Between 2017 and 2021 Dulerayn was the Chief Content Officer of the Storyworld Entertainment.

== Awards and honors ==
- Special prize of New York Film Academy, 1995 – 'Desire to Watch a Film by Rainer Werner Fassbinder'
- Award from the Association of Cinema and TV Producers for Best TV Mini-Series, 2019 – 'Call DiCaprio!' TV Series

== Projects ==
=== Producer of TV series ===
==== TNT ====
- RF List of People in Love (2003)
- Bunker, or the Scientist under Ground (2006)
- Univer (2008)
- Love on the Block (2008)
- Barvikha (2009)
- Interns (2010)
- The real boys (2010)
- Zaitsev+1 (2011)
- Univer. New Dorm (2011)
- Girlzzz (2012)
- Country in the Shop (2012)
- Through My Eyes (2013)
- KhB (2013)
- SashaTanya (2013)
- Studio 17 (2013)
- NonEvil (2013)
- People's Friendship (2014)
- Fizruk (2014)
- It's Always Sunny in Moscow (2014)
- La Dolce Vita (2014)
- Chernobyl: Zone of Exclusion (2014)
- Is it easy to be young? (2015)
- Laws of the Concrete Jungles (2015)
- PSC – Private Security Company (2015)
- Infidelity (2015)
- Concerned, or Love is Evil (2015)
- Beardman (2016)
- The Island (2016)
- Poor people (2016)
- Tender age crisis (2016)
- Olga (2016)
- Civil marriage (2017)
- Adaptation (2017)
- Faculty of Philology (2017)
- The Street (2017)
- Triad (2019)
- Ivanko (2020)
- Correction and punishment (2022)

==== Premier ====
- House Arrest (2018)
- Call DiCaprio (2018)
- Be Happy (2019)
- Damned days (2020)
- The Territory (2020)
- The Contact (2021)

=== Producer of Mini-series and TV films ===
==== TNT ====
- Drunk company (2016)
- Chicha from "Olga" (2020)

==== Premier ====
- Year of the pig (2018)
- To the edge of the world (2019)
- What does Slava want? (2021)
- Be my Kirill (2021)

=== Director of TV series ===
- Bunker, or the Scientist under Ground (2006, with Sergey Koryagin)
- Mental (2021, with Klim Kozinsky)

=== Script writer of TV projects ===
- Bunker, or the Scientist under Ground (2006, with Ivan Vyrypaev and Sergey Koryagin)
- Mental (2021, with Andrey Zolotarev)

=== Producer of Cinema projects ===
- Winter Spring (2004, short-length film)
- Other Block (2004, short-length film)
- Bedroom Scenes (2005, feature film)
- The Best Movie (2007, full-length feature film)
- Our Russia. The Balls of Fate (2010, full-length feature film)
- BRANDED aka Moscow 2017 (2012, full-length feature film)
- The Groom (2016, full-length feature film)
- Real boys vs zombies (2020, full-length feature film)
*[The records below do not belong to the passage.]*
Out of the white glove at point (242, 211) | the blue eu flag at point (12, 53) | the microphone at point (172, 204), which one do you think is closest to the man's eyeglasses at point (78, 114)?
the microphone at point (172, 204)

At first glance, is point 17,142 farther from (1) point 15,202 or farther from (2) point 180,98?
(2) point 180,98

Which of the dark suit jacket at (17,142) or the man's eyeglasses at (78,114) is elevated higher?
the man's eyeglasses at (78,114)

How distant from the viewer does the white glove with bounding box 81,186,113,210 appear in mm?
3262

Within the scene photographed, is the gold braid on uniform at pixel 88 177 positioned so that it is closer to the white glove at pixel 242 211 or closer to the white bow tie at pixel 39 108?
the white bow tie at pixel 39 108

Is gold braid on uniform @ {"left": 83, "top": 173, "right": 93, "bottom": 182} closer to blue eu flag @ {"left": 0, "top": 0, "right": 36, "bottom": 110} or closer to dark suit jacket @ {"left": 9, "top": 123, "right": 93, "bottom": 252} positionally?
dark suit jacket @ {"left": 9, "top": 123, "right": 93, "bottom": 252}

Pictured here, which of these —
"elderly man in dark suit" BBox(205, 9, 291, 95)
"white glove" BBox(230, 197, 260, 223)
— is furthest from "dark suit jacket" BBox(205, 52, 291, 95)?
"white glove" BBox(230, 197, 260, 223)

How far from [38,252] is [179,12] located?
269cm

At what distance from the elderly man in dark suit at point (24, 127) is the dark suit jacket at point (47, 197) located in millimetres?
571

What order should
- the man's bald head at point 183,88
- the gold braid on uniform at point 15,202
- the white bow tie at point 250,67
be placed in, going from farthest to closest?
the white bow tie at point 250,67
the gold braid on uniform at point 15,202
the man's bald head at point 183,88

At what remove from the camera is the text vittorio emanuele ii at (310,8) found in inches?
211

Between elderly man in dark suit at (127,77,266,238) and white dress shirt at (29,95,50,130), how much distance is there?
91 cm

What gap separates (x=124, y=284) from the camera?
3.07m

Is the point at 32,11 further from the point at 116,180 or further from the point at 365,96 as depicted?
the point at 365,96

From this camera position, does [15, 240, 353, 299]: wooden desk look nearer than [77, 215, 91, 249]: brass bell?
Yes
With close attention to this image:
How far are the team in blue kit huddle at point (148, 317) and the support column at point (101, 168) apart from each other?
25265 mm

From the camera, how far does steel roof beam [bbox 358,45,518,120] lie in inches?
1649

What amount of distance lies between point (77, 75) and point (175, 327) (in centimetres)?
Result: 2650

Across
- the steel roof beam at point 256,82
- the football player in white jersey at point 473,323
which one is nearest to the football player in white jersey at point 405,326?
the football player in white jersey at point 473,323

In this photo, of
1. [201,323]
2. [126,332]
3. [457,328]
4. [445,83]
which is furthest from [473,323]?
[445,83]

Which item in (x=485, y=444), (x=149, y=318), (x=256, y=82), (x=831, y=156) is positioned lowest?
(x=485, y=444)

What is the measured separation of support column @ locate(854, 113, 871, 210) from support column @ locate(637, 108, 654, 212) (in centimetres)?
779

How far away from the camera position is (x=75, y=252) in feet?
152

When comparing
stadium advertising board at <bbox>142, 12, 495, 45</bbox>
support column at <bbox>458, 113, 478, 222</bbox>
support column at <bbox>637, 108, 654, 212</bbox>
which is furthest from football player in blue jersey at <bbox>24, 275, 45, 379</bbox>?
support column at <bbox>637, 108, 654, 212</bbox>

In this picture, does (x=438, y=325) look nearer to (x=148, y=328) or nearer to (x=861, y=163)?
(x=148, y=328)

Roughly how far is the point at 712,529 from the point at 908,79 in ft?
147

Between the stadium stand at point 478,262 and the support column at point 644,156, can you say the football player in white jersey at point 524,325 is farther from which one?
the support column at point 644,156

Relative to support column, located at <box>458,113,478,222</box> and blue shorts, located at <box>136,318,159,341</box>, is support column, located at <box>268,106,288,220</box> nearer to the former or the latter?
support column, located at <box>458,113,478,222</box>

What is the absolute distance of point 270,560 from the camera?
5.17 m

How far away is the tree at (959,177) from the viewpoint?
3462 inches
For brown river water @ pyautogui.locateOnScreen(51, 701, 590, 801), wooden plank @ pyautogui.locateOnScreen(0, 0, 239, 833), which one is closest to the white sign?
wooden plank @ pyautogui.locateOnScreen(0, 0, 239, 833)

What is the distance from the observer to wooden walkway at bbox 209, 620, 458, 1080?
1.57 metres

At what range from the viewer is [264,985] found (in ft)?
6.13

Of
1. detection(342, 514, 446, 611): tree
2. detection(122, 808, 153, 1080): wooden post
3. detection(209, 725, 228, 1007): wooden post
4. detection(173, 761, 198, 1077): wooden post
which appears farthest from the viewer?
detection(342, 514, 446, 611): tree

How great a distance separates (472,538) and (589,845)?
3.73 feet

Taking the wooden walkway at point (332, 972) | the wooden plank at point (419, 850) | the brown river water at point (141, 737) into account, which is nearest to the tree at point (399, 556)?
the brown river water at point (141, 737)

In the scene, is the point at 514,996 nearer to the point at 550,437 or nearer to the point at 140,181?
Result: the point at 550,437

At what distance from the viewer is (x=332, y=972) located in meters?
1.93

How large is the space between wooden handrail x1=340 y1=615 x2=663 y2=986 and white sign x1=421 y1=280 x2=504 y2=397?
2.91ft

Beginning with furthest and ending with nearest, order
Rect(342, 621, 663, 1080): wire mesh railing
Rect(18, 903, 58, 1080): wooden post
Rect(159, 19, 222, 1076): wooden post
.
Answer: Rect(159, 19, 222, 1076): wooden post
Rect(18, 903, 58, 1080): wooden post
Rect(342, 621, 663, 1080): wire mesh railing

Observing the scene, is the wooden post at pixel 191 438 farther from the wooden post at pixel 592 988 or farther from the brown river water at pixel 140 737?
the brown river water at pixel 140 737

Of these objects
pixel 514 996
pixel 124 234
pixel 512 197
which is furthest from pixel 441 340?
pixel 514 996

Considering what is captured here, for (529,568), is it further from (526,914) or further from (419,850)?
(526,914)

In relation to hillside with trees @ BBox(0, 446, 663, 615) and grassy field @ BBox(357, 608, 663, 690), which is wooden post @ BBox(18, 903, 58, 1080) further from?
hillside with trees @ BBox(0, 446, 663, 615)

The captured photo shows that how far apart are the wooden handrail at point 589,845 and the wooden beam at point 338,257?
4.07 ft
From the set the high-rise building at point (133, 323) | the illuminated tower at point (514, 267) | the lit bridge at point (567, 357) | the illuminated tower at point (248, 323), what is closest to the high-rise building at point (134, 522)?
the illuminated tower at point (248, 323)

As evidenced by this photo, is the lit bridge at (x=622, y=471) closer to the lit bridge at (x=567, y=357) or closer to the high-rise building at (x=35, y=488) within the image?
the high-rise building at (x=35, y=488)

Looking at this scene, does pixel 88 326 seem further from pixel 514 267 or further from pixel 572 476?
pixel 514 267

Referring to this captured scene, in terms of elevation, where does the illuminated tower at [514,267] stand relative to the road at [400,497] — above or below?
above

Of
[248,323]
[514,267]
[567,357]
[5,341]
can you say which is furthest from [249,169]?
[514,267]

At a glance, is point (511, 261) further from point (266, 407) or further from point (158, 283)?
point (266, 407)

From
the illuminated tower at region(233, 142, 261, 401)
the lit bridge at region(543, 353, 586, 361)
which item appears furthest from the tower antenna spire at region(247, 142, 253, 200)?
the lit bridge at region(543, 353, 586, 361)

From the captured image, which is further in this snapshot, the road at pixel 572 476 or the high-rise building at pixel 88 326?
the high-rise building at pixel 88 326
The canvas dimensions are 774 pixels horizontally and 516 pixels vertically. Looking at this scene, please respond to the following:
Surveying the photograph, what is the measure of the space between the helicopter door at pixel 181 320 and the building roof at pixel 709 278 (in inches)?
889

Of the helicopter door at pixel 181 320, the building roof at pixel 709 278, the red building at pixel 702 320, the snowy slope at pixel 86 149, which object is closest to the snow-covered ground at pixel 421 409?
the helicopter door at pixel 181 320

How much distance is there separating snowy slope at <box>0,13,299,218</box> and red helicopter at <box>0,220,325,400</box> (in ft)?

=== Director of Cinema projects ===
- Dachniki (Summerhouse Residents) (1991, short-length film)
- Desire to Watch a Film by Rainer Werner Fassbinder (1993, short-length film)
- 4 Objects (1995, short-length film)
- The Youth of the Design Engineer (1995, short-length film)
- Reconnaissanceman's Heroic Deed (1996, short-length film)
- Dzenboxing (1998, short-length film)
- Offshore Reserves (2004, short-length film)
- BRANDED aka Moscow 2017 (2012, full-length feature film)

=== Script writer of Cinema projects ===
- Draw (1996)
- Dzenboxing (1998, short-length film)
- Good and Bad (1999, full-length feature film)
- Ivan-Durak (2002, full-length feature film)
- BRANDED aka Moscow 2017 (2012, full-length feature film)

== Family and personal life ==
Alexander and his wife live in London with their son and daughter.